The random swap augmentation takes a sentence and then swaps words within it n times, with each iteration working on the previously swapped sentence. Here’s an implementation:

In [29]:
def random_swap(sentence, n=5):
    length = range(len(sentence))
    for _ in range(n):
        idx1, idx2 = random.sample(length, 2)
        sentence[idx1], sentence[idx2] = sentence[idx2], sentence[idx1]
    return sentence

We sample two random numbers based on the length of the sentence, and then just keep swapping until we hit n.

The techniques in the EDA paper average about a 3% improvement in accuracy when used with small amounts of labeled examples (roughly 500). 

If you have more than 5,000 examples in your dataset, the paper suggests that this improvement may fall to 0.8% or lower, due to the model obtaining better generalization from the larger amounts of data available over the improvements that EDA can provide.

### Back Translation

Another popular approach for augmenting datasets is back translation. This involves translating a sentence from our target language into one or more other languages and then translating all of them back to the original language. 

We can use the Python library googletrans for this purpose. Install it with pip:

In [33]:
import googletrans
import random

translator = googletrans.Translator()

sentences = ['The cat sat on the mat']

translations_fr = translator.translate(sentences, dest='fr')
fr_text = [t.text for t in translations_fr] 
translations_en = translator.translate(fr_text, dest='en')
en_text = [t.text for t in translations_en]
print(en_text)   

['The cat sat on the mat']


That gives us an augmented sentence from English to French and back again, but let’s go a step further and select a language at random:

In [39]:
available_langs = list(googletrans.LANGUAGES.keys())
tr_lang = random.choice(available_langs)
print(f"Translating to {googletrans.LANGUAGES[tr_lang]}")

translations = translator.translate(sentences, dest=tr_lang)
t_text = [t.text for t in translations]
print(t_text)

translations_en_random = translator.translate(t_text, src=tr_lang, dest='en')
en_text = [t.text for t in translations_en_random]
print(en_text)

Translating to yiddish
['די קאַץ איז געזעסן אויף די ראָגאָזשע']
['The cat sat on the mat']


In this case, we use random.choice to grab a random language, translate to that language, and then translate back as before. We also pass in the language to the src parameter just to help the language detection of Google Translate along. Try it out and see how much it resembles the old game of Telephone.

You need to be aware of a few limits. First, you can translate only up to 15,000 characters at a time, though that shouldn’t be too much of a problem if you’re just translating sentences. Second, if you are going to use this on a large dataset, you want to do your data augmentation on a cloud instance rather than your home computer, because if Google bans your IP, you won’t be able to use Google Translate for normal use! Make sure that you send a few batches at a time rather than the entire dataset at once.
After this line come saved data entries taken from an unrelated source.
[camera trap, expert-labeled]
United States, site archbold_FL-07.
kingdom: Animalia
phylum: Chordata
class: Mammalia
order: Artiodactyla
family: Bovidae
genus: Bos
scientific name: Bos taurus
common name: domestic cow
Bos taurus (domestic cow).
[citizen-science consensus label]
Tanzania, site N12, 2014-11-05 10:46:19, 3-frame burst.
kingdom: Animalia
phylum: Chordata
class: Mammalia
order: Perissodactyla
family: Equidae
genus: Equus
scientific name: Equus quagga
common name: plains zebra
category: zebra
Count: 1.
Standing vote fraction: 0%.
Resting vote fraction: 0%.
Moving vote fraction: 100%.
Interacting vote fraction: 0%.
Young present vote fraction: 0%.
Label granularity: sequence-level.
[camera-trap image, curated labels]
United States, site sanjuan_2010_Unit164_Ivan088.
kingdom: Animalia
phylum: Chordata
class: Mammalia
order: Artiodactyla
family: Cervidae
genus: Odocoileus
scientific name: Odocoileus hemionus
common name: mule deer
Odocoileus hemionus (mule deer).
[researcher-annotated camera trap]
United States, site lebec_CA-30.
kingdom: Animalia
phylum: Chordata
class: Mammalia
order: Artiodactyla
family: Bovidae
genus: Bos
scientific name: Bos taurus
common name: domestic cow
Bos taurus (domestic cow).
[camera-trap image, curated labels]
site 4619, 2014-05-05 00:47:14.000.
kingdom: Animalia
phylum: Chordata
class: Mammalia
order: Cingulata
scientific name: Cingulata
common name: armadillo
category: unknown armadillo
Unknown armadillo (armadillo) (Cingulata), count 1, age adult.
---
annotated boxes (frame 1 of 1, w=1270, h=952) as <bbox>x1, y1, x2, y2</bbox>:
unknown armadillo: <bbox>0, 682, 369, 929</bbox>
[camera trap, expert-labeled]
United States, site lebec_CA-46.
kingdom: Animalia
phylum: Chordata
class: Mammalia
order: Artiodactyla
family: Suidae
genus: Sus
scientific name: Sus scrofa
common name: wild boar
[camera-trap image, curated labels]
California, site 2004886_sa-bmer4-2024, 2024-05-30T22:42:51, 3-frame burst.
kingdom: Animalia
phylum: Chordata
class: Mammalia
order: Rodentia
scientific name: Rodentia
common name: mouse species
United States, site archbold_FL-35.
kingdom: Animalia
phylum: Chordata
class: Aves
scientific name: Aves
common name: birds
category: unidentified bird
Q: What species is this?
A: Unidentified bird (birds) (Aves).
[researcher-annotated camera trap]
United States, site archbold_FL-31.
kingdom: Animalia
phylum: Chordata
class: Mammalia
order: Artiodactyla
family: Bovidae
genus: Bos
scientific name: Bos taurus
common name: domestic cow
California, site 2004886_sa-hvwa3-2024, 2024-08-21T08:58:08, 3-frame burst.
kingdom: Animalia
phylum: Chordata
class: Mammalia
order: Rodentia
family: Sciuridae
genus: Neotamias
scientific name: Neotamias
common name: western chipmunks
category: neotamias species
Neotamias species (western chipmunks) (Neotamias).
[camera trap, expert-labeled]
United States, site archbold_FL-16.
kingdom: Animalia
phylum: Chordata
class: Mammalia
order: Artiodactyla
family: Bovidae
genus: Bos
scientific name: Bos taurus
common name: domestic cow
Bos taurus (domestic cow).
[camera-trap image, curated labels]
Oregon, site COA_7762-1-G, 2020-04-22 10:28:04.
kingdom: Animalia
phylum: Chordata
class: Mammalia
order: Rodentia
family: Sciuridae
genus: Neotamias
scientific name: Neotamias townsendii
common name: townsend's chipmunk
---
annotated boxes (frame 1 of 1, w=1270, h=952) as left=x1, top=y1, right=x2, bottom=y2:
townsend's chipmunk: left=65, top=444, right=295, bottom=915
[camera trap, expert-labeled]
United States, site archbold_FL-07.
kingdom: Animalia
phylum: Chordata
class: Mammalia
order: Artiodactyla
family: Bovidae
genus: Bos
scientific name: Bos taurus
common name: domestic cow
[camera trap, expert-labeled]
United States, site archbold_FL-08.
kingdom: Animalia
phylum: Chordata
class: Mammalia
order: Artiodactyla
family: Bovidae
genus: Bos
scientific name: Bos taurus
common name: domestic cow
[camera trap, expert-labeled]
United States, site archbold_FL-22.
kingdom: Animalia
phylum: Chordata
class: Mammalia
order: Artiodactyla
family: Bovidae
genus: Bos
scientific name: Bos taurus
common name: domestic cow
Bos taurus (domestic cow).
This should also allow you to restart translation batches if there’s an error on the Google Translate backend as well.

## Augmentation and torchtext

You might have noticed that everything I’ve said so far about augmentation hasn’t involved torchtext. Sadly, there’s a reason for that. Unlike torchvision or torchaudio, torchtext doesn’t offer a transform pipeline, which is a little annoying. It does offer a way of performing pre- and post-processing, but this operates only on the token (word) level, which is perhaps enough for synonym replacement, but doesn’t provide enough control for something like back translation. 

And if you do try to hijack the pipelines for augmentation, you should probably do it in the preprocessing pipeline instead of the post-processing one, as all you’ll see in that one is the tensor that consists of integers, which you’ll have to map to words via the vocab rules.

For these reasons, I suggest not even bothering with spending your time trying to twist torchtext into knots to do data augmentation. Instead, do the augmentation outside PyTorch using techniques such as back translation to generate new data and feed that into the model as if it were real data.